Legisladores de diversas bancadas coincidieron en que la presencia de militares extranjeros enviaría un mensaje contradictorio con la postura histórica de México frente intervenciones armadas.
El debate se dio en un contexto marcado por la reciente agresión militar de Estados Unidos contra Venezuela, condenada por sectores políticos y sociales latinoamericanos.
Senadores advirtieron que avalar entrenamientos conjuntos con fuerzas estadounidenses, después de esa operación en Venezuela, podría interpretarse como apoyo implícito a políticas intervencionistas cuestionadas internacionalmente.
En comisiones dictaminadoras, legisladores enfatizaron que cualquier cooperación en seguridad debe respetar límites claros, garantizar transparencia y evitar subordinación de instituciones mexicanas a mandos extranjeros.
La Cámara Alta recordó que Constitución mexicana obliga a conducir política bajo principios de paz, solución pacífica de controversias, respeto a la autodeterminación y cooperación.
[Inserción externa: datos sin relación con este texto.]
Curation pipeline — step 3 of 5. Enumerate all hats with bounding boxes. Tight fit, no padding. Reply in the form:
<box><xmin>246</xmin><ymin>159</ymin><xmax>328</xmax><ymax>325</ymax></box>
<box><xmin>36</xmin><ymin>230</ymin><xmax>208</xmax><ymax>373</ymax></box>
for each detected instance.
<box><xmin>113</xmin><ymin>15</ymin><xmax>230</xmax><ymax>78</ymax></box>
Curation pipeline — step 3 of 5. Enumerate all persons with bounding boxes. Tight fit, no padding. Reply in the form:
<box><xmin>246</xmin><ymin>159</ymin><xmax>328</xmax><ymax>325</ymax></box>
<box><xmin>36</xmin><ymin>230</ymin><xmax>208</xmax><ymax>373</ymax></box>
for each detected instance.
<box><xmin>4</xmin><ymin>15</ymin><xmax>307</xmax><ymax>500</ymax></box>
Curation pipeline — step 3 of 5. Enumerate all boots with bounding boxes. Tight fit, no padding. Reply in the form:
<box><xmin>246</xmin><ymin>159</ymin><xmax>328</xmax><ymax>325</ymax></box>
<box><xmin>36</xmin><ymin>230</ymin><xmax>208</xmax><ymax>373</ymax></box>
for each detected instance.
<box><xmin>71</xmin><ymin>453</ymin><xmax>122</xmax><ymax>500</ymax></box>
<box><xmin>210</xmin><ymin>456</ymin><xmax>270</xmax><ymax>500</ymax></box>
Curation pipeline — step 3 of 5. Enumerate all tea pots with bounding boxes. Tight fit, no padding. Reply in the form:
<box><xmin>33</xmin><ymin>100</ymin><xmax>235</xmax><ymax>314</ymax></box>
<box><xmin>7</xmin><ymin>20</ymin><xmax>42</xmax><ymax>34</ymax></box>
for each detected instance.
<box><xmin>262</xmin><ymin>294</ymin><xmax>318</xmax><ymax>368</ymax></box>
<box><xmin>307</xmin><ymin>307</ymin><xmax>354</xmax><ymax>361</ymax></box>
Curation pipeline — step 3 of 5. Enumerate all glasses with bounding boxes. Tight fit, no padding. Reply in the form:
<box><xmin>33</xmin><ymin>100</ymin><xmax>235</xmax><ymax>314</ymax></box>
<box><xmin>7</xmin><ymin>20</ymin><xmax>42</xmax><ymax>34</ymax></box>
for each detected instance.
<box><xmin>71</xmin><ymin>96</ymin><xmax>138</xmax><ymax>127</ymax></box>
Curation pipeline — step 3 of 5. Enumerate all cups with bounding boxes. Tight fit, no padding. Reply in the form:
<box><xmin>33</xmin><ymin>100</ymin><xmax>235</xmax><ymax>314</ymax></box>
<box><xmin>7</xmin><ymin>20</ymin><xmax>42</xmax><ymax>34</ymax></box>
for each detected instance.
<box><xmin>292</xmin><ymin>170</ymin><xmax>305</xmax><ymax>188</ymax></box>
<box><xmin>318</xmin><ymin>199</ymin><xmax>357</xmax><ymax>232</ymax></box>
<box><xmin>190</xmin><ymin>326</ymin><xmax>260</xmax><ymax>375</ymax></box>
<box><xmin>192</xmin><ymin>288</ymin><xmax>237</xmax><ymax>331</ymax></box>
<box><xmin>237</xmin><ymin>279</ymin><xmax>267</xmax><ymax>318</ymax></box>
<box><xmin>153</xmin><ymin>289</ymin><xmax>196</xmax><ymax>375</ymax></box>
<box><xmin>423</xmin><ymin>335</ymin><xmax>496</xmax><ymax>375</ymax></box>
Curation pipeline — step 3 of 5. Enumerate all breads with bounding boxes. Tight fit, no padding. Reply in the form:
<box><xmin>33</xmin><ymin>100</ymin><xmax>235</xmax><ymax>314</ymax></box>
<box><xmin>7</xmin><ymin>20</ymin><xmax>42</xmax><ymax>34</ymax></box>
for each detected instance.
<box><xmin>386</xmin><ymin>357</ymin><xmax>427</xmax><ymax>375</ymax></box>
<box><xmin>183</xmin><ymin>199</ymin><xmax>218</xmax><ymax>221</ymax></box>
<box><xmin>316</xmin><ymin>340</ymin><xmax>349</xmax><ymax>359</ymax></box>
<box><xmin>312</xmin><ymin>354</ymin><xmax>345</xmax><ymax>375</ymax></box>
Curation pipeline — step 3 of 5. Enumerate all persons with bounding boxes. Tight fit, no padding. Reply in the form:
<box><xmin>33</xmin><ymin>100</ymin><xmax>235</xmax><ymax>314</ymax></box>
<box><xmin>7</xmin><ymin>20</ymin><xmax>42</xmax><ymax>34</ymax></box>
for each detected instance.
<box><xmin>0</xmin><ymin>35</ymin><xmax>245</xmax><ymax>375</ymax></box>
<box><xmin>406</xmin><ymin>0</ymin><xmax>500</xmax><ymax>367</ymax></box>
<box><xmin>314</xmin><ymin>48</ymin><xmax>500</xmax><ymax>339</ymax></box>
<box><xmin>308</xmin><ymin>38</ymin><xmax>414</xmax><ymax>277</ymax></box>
En ese marco, senadores subrayaron que México no puede guardar silencio ante la agresión militar sufrida por Venezuela, pues dañaría su credibilidad como actor diplomático.
La condena aprobada en el pleno exige respetar derecho internacional, investigar responsabilidades y evitar que se normalicen operaciones militares unilaterales bajo pretextos de seguridad regional.
Organizaciones civiles celebraron la decisión del Senado, señalando que el ingreso de tropas extranjeras ha derivado en abusos, opacidad y tensiones políticas difíciles de revertir.
Especialistas consultados advirtieron que México debe fortalecer controles civiles sobre las fuerzas armadas y privilegiar esquemas de cooperación regional sin despliegues permanentes de efectivos extranjeros.
El Senado también pidió reforzar canales diplomáticos con Venezuela y otros países latinoamericanos, para promover soluciones políticas que atiendan las causas profundas de los conflictos.
Con esta resolución, el Senado mexicano envía mensaje, defender la soberanía, condenar agresiones militares y sostener una política exterior coherente con la historia diplomática nacional.